What Hendricks actually did was note his opponent’s huge fundraising advantage, and thus her ability to “mail a persuasion piece to every likely voter in the district TEN times.” He then paraphrased “what Hitler famously said: If you tell a lie loud enough and long enough, people will believe it. I figured a quote from Hitler was fitting since this is exactly the technique used today by the Far Left Radical groups.”
Tough talk, but that’s to be expected in a tough campaign. Coming in to the KIVA to tell his side of the story, Hendricks defended his words by citing the deep-pocketed liberal entities that are showering a “deluge of cash” on his opponent in the fight for House District 20. That’s not the narrative Ely, eager to play “anti-Semitic” card, wants to project. But it’s the truth.
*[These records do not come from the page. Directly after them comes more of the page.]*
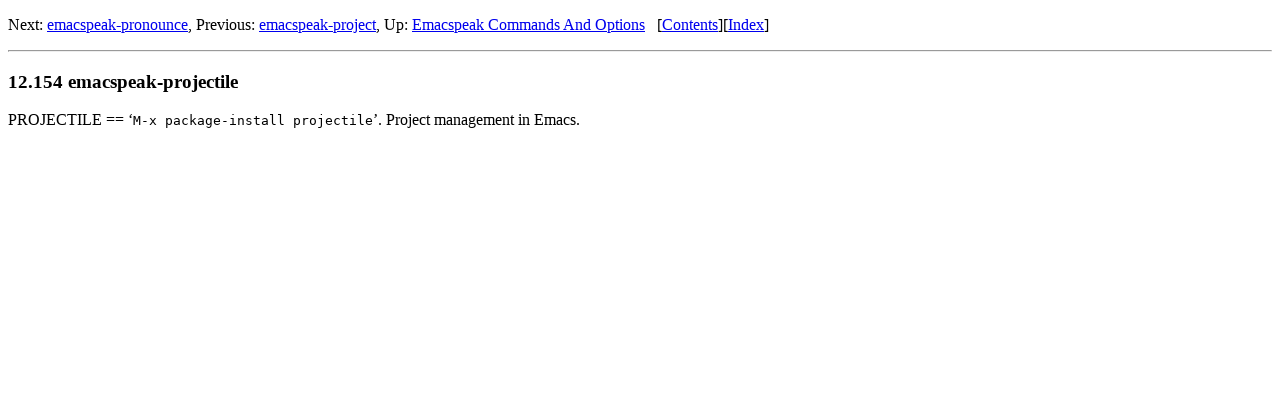

--- FILE ---
content_type: text/html; charset=utf-8
request_url: https://tvraman.github.io/emacspeak/manual/emacspeak_002dprojectile.html
body_size: 768
content:
<!DOCTYPE html>
<html xmlns="http://www.w3.org/1999/xhtml">
<!-- Created by GNU Texinfo 7.1, https://www.gnu.org/software/texinfo/ -->
<head>
  <meta name="generator" content=
  "HTML Tidy for HTML5 for Linux version 5.6.0" />
  <meta http-equiv="Content-Type" content=
  "text/html; charset=utf-8" />
  <title>emacspeak-projectile (Emacspeak User’s Manual — 2nd
  Edition.)</title>
  <meta name="description" content=
  "emacspeak-projectile (Emacspeak User’s Manual — 2nd Edition.)" />
  <meta name="keywords" content=
  "emacspeak-projectile (Emacspeak User’s Manual — 2nd Edition.)" />
  <meta name="resource-type" content="document" />
  <meta name="distribution" content="global" />
  <meta name="Generator" content="makeinfo" />
  <meta name="viewport" content=
  "width=device-width,initial-scale=1" />
  <link href="index.html" rel="start" title="Top" />
  <link href="Concept-Index.html" rel="index" title=
  "Concept Index" />
  <link href="index.html#SEC_Contents" rel="contents" title=
  "Table of Contents" />
  <link href="Emacspeak-Commands-And-Options.html" rel="up" title=
  "Emacspeak Commands And Options" />
  <link href="emacspeak_002dpronounce.html" rel="next" title=
  "emacspeak-pronounce" />
  <link href="emacspeak_002dproject.html" rel="prev" title=
  "emacspeak-project" />
  <style type="text/css">
  /*<![CDATA[*/
  <!--
  a.copiable-link {visibility: hidden; text-decoration: none; line-height: 0em}
  span:hover a.copiable-link {visibility: visible}
  -->
  /*]]>*/
  </style>
  <link rel="stylesheet" type="text/css" href=
  "http://www.w3.org/StyleSheets/Core/Modernist" />
</head>
<body lang="en" xml:lang="en">
  <div class="section-level-extent" id="emacspeak_002dprojectile">
    <div class="nav-panel">
      <p>Next: <a href="emacspeak_002dpronounce.html" accesskey="n"
      rel="next">emacspeak-pronounce</a>, Previous: <a href=
      "emacspeak_002dproject.html" accesskey="p" rel=
      "prev">emacspeak-project</a>, Up: <a href=
      "Emacspeak-Commands-And-Options.html" accesskey="u" rel=
      "up">Emacspeak Commands And Options</a> &nbsp; [<a href=
      "index.html#SEC_Contents" title="Table of contents" rel=
      "contents">Contents</a>][<a href="Concept-Index.html" title=
      "Index" rel="index">Index</a>]</p>
    </div>
    <hr />
    <h3 class="section" id="emacspeak_002dprojectile-1">
    <span>12.154 emacspeak-projectile <a class="copiable-link"
    href="#emacspeak_002dprojectile-1">¶</a></span></h3>
    <p>PROJECTILE == ‘<samp class="samp">M-x package-install
    projectile</samp>’. Project management in Emacs.</p>
  </div>
</body>
</html>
The mainstream media frequently struggle with the truth, too. Such was the case in the Albuquerque Journal’s coverage of a 2019 suicide at the Duke City police department’s Foothill Substation. The man who killed himself “had behavioral health issues and was in jail or prison for about 75% of his adult life,” but readers didn’t learn that until the 26th paragraph of the article. Santa Fe’s newspaper committed a similar flub, in a story about the filing of “nearly three dozen criminal complaints in Magistrate Court one day last week, many with months-old charges,” which drew “criticism from prosecutors, public defenders and a Santa Fe County judge who said the delays raise public safety concerns and could cause problems with prosecution.” Readers who stuck around for the penultimate paragraph discovered that “there were only four employees in the department’s records unit — down from five — and those employees were only allowed to work four hours per week from May 6 through June 30, due to furloughs.”
Americans were told that if they complied with the heavy-handed — and as one federal judge put it, “presumptively unconstitutional” — dictates said to “protect” us from COVID-19, all would be well. That’s another narrative proving to be factually flawed. USA TODAY reports that “Alaska, Indiana, Kansas, Kentucky, Minnesota, Montana, North Dakota, Utah and Wyoming” are each setting records for coronavirus spikes, and in all, “39 states reported more … cases in the last week than they had in the week before.” Dallas, Boston, Pennsylvania and New Jersey, Brussels, Germany, Scotland — the data indicate that masks and hand sanitizer and “social distancing” cannot halt the spread of a disease that is highly contagious. “The Rona” is unstoppable, and it’s long past time for a national conversation that exposes “the lockdown agenda as cruel pseudoscience that has had a devastating economic, medical, social, and cultural impact on everyone but especially the poor and struggling.”
“Reality,” novelist Philip K. Dick wrote, “is that which, when you stop believing in it, doesn’t go away.”